*** Begin section ***
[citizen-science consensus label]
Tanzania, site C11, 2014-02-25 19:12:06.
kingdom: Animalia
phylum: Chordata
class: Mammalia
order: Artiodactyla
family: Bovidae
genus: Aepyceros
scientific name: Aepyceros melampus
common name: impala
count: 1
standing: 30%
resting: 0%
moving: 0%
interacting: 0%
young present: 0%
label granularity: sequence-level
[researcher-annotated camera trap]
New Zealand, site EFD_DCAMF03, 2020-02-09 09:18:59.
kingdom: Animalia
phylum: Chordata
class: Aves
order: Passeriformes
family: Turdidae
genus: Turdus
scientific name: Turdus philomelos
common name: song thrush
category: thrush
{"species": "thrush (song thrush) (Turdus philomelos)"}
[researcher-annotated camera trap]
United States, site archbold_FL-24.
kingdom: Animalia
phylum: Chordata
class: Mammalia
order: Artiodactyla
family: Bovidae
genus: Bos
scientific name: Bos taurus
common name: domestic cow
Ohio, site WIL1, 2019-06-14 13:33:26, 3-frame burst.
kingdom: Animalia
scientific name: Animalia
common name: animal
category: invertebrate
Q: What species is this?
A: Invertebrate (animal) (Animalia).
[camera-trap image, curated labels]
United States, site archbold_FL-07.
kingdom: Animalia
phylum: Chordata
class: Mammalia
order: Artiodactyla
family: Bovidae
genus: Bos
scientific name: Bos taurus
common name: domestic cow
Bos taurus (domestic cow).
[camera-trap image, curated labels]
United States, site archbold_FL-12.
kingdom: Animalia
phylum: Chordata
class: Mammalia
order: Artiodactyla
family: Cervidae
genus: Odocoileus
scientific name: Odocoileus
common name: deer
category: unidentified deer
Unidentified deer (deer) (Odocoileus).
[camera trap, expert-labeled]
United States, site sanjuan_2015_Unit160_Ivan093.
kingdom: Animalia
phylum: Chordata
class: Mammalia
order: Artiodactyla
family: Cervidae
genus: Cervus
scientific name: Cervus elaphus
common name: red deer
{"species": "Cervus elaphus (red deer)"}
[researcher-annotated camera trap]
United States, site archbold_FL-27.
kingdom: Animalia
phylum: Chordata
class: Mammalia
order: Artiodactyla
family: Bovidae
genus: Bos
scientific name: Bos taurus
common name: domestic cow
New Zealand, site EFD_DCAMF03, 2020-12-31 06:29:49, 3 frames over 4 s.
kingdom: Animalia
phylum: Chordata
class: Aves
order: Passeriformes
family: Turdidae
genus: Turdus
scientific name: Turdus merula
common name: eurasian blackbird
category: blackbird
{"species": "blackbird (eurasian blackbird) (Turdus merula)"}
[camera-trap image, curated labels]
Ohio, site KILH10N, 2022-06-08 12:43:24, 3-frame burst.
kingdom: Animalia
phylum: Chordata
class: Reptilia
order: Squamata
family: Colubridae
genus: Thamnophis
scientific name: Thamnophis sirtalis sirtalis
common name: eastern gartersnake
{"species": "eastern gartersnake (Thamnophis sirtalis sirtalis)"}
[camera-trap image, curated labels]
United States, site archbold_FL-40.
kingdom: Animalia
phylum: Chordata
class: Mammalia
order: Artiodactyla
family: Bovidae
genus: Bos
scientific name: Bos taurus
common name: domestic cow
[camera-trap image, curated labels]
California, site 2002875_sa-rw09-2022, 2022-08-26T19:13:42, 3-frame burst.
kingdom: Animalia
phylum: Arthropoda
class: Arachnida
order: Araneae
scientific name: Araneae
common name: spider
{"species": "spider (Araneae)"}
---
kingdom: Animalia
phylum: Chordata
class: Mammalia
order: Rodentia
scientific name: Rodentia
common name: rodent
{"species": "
*** End section ***
**What to do:** Type out all of the records again, exactly.

**Task answer:**
[citizen-science consensus label]
Tanzania, site C11, 2014-02-25 19:12:06.
kingdom: Animalia
phylum: Chordata
class: Mammalia
order: Artiodactyla
family: Bovidae
genus: Aepyceros
scientific name: Aepyceros melampus
common name: impala
count: 1
standing: 30%
resting: 0%
moving: 0%
interacting: 0%
young present: 0%
label granularity: sequence-level
[researcher-annotated camera trap]
New Zealand, site EFD_DCAMF03, 2020-02-09 09:18:59.
kingdom: Animalia
phylum: Chordata
class: Aves
order: Passeriformes
family: Turdidae
genus: Turdus
scientific name: Turdus philomelos
common name: song thrush
category: thrush
{"species": "thrush (song thrush) (Turdus philomelos)"}
[researcher-annotated camera trap]
United States, site archbold_FL-24.
kingdom: Animalia
phylum: Chordata
class: Mammalia
order: Artiodactyla
family: Bovidae
genus: Bos
scientific name: Bos taurus
common name: domestic cow
Ohio, site WIL1, 2019-06-14 13:33:26, 3-frame burst.
kingdom: Animalia
scientific name: Animalia
common name: animal
category: invertebrate
Q: What species is this?
A: Invertebrate (animal) (Animalia).
[camera-trap image, curated labels]
United States, site archbold_FL-07.
kingdom: Animalia
phylum: Chordata
class: Mammalia
order: Artiodactyla
family: Bovidae
genus: Bos
scientific name: Bos taurus
common name: domestic cow
Bos taurus (domestic cow).
[camera-trap image, curated labels]
United States, site archbold_FL-12.
kingdom: Animalia
phylum: Chordata
class: Mammalia
order: Artiodactyla
family: Cervidae
genus: Odocoileus
scientific name: Odocoileus
common name: deer
category: unidentified deer
Unidentified deer (deer) (Odocoileus).
[camera trap, expert-labeled]
United States, site sanjuan_2015_Unit160_Ivan093.
kingdom: Animalia
phylum: Chordata
class: Mammalia
order: Artiodactyla
family: Cervidae
genus: Cervus
scientific name: Cervus elaphus
common name: red deer
{"species": "Cervus elaphus (red deer)"}
[researcher-annotated camera trap]
United States, site archbold_FL-27.
kingdom: Animalia
phylum: Chordata
class: Mammalia
order: Artiodactyla
family: Bovidae
genus: Bos
scientific name: Bos taurus
common name: domestic cow
New Zealand, site EFD_DCAMF03, 2020-12-31 06:29:49, 3 frames over 4 s.
kingdom: Animalia
phylum: Chordata
class: Aves
order: Passeriformes
family: Turdidae
genus: Turdus
scientific name: Turdus merula
common name: eurasian blackbird
category: blackbird
{"species": "blackbird (eurasian blackbird) (Turdus merula)"}
[camera-trap image, curated labels]
Ohio, site KILH10N, 2022-06-08 12:43:24, 3-frame burst.
kingdom: Animalia
phylum: Chordata
class: Reptilia
order: Squamata
family: Colubridae
genus: Thamnophis
scientific name: Thamnophis sirtalis sirtalis
common name: eastern gartersnake
{"species": "eastern gartersnake (Thamnophis sirtalis sirtalis)"}
[camera-trap image, curated labels]
United States, site archbold_FL-40.
kingdom: Animalia
phylum: Chordata
class: Mammalia
order: Artiodactyla
family: Bovidae
genus: Bos
scientific name: Bos taurus
common name: domestic cow
[camera-trap image, curated labels]
California, site 2002875_sa-rw09-2022, 2022-08-26T19:13:42, 3-frame burst.
kingdom: Animalia
phylum: Arthropoda
class: Arachnida
order: Araneae
scientific name: Araneae
common name: spider
{"species": "spider (Araneae)"}
---
kingdom: Animalia
phylum: Chordata
class: Mammalia
order: Rodentia
scientific name: Rodentia
common name: rodent
{"species": "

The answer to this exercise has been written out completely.